In the non-food group, in one month, washing soap/detergents/matchbox prices went up 8 per cent, Liquefied Hydrocarbons 6.3 per cent, stationery 6 per cent, motor vehicle accessories 5.2 per cent, plastic products 5.1 per cent, motor fuel 3.2 per cent, furniture & furnishing 2.22 per cent and construction input items 1.7 per cent. However, electricity charges decreased by 65.33 per cent and motor vehicles by 2.43 per cent over the previous month, the PBS said.

On a year-on-year basis, in September 2022, tomato prices increased 128 per cent, pulse Masoor 80 per cent, Gram whole 75 per cent, mustard oil 72 per cent, vegetables 67 per cent, cooking oil 65 per cent, pulse Gram 64 per cent, Besan 58 per cent, vegetable ghee 57 percent, pulse mash 56 per cent, wheat 55 per cent, rice 40 per cent, pulse Moong 39 per cent, onions 38 per cent, potatoes 37 per cent, tea 36 per cent, cigarettes 35 per cent, eggs 35 per cent and milk 29 per cent over the same month last year. However, sugar prices were reduced 19 per cent and condiments & spices 14 per cent.

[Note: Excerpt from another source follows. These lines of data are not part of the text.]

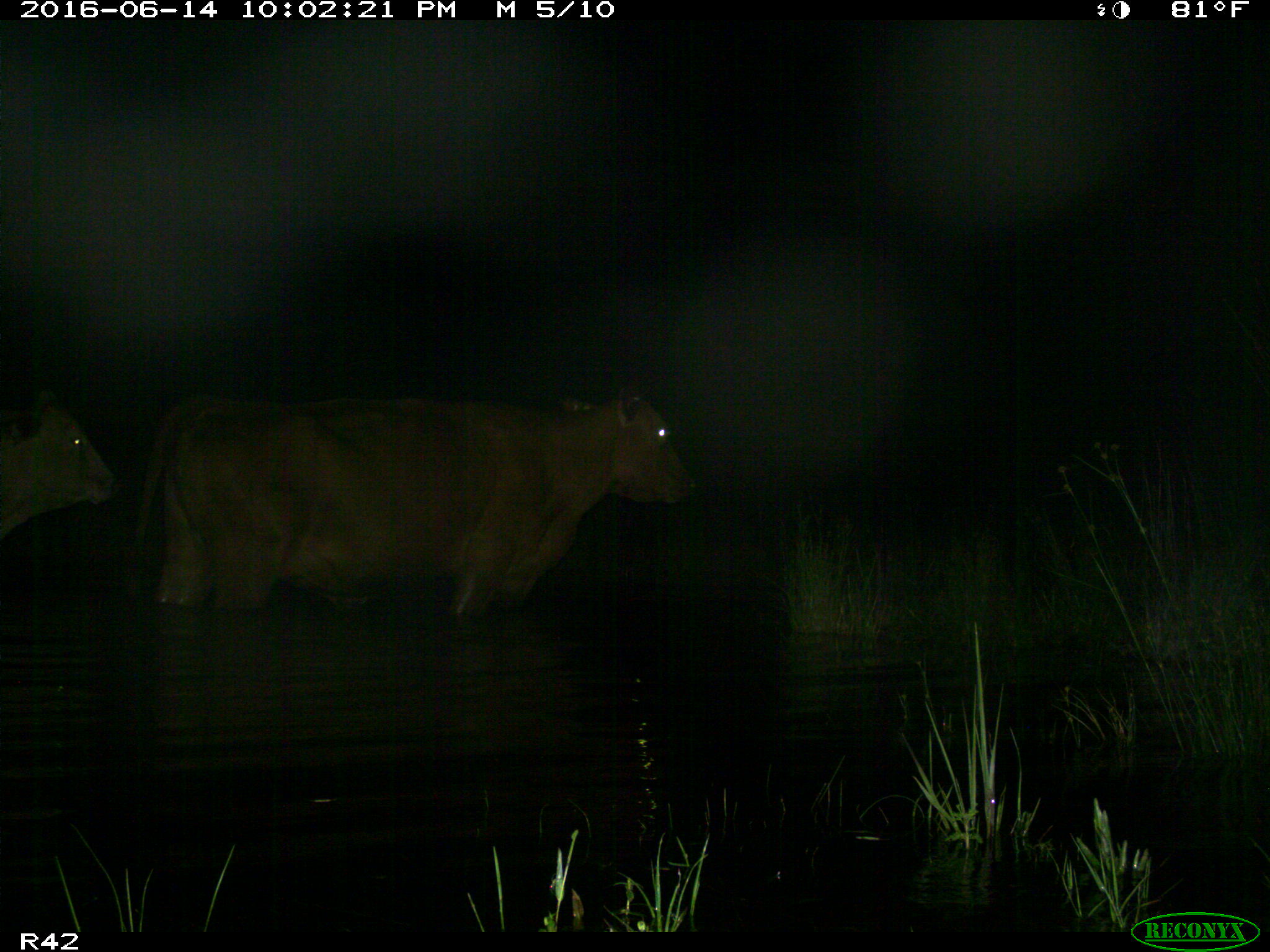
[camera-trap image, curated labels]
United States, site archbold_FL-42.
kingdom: Animalia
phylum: Chordata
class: Mammalia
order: Artiodactyla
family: Bovidae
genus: Bos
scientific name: Bos taurus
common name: domestic cow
Bos taurus (domestic cow).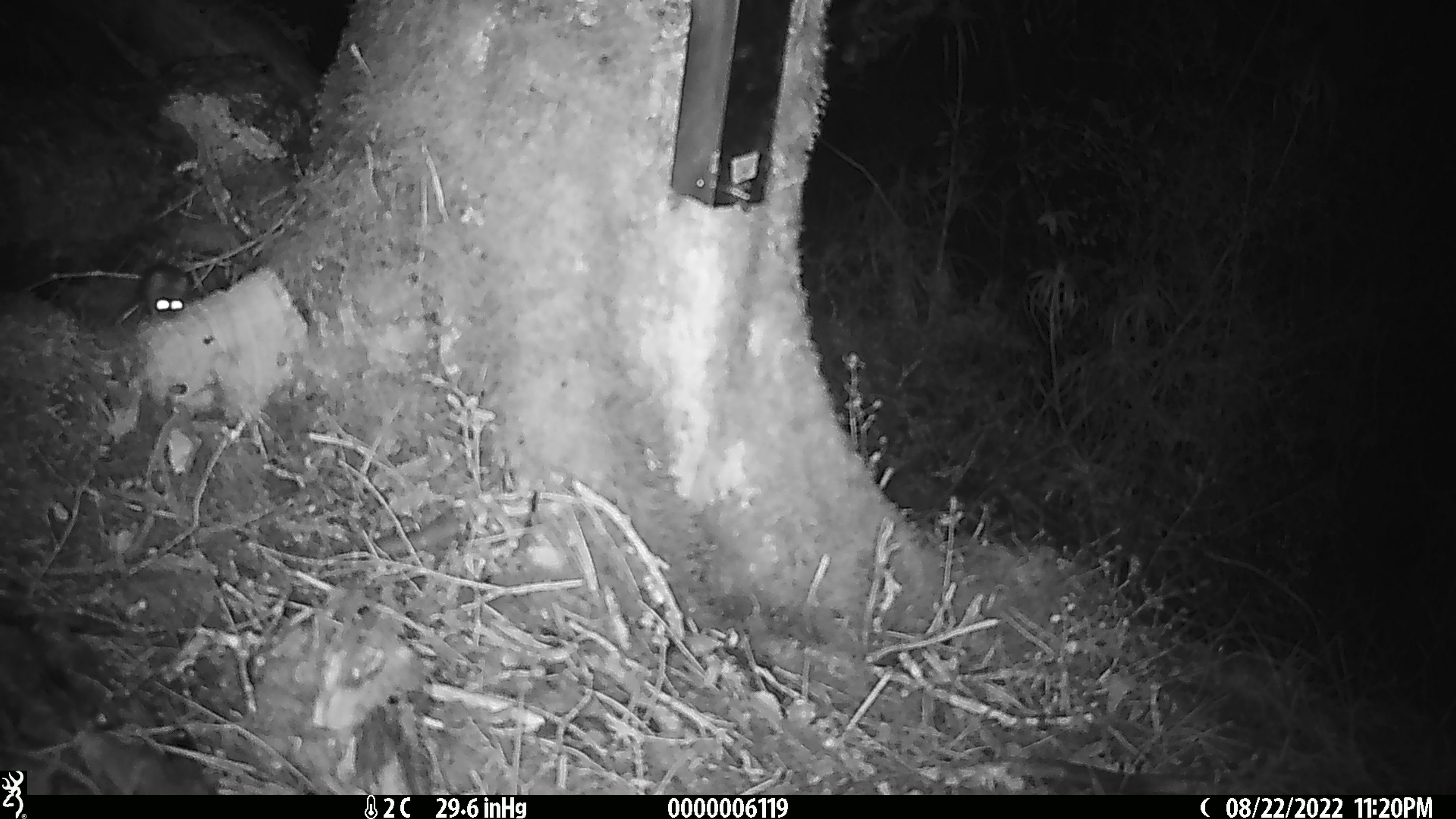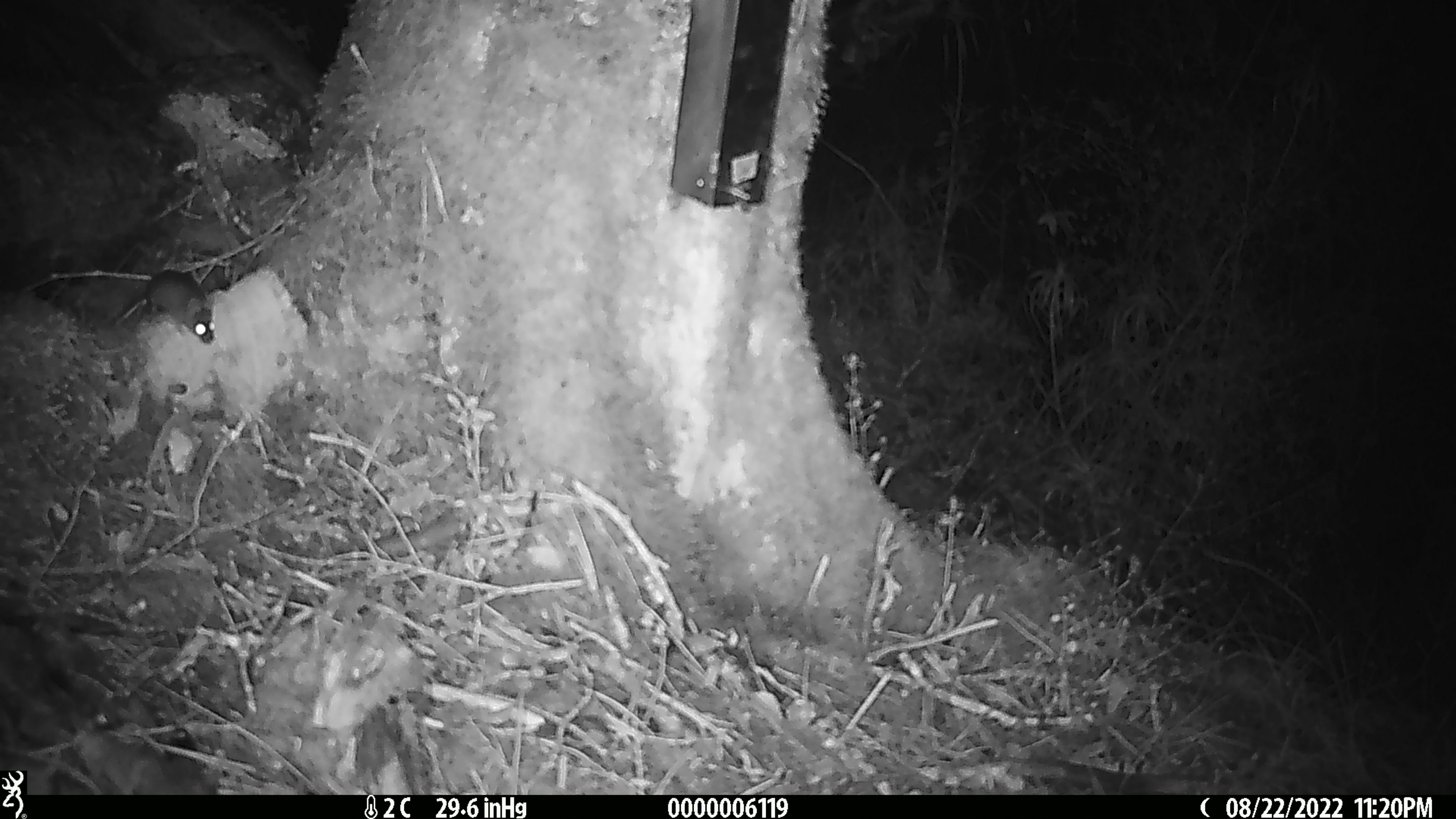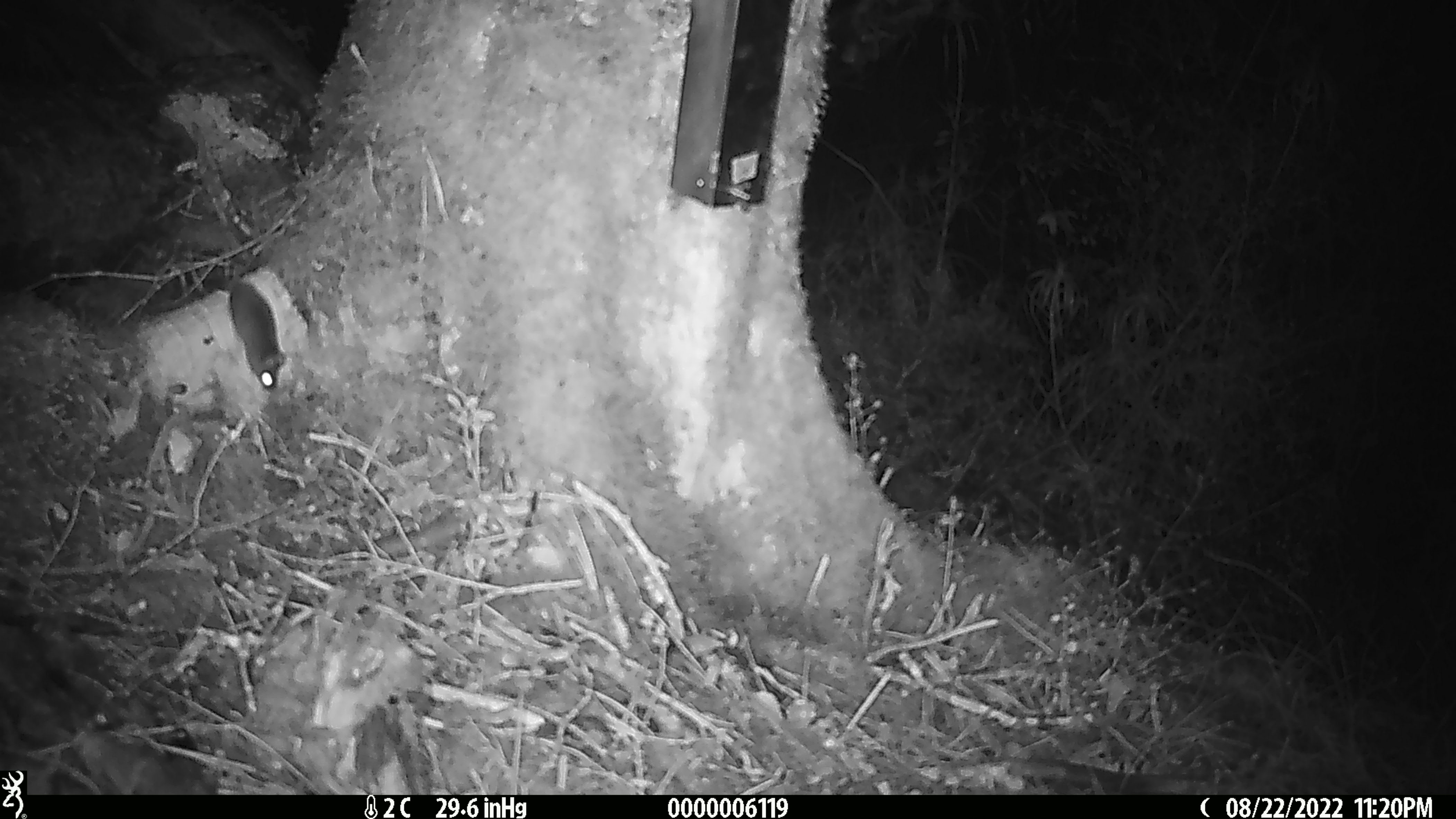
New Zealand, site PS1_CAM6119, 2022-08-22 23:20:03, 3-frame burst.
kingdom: Animalia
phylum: Chordata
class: Mammalia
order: Rodentia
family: Muridae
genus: Mus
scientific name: Mus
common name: mouse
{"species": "mouse (Mus)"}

Among non-food items, motor fuel prices increased 87 per cent, liquefied hydrocarbons 53 per cent, stationery 52.42 per cent, cleaning & laundering 39 per cent, washing soap/detergents/matchbox 38 per cent, motor vehicle accessories 33 per cent, construction input items 29 per cent, cotton cloth 24 per cent and plastic products 21 per cent over a year ago. Electricity charges, however, reduced 30.5 per cent over last year, the statistical office said.

Wholesale Price Index (WPI) inflation in September 2022 increased to 38.9 per cent as compared to an increase of 41.2 per cent a month earlier and an increase of 19.6 per cent in Sept 2021. WPI inflation on MoM basis increased 1.4 per cent in Sep 2022 as compared to an increase of 3.1 per cent a month earlier and an increase of 3.2 per cent in the corresponding month, i.e. Sep 2021.

Since Pakistan is in a programme with the IMF, so the data the government releases is being monitored by the Fund. It is to be noted that once the Fund had fined Pakistan for submitting fudged data.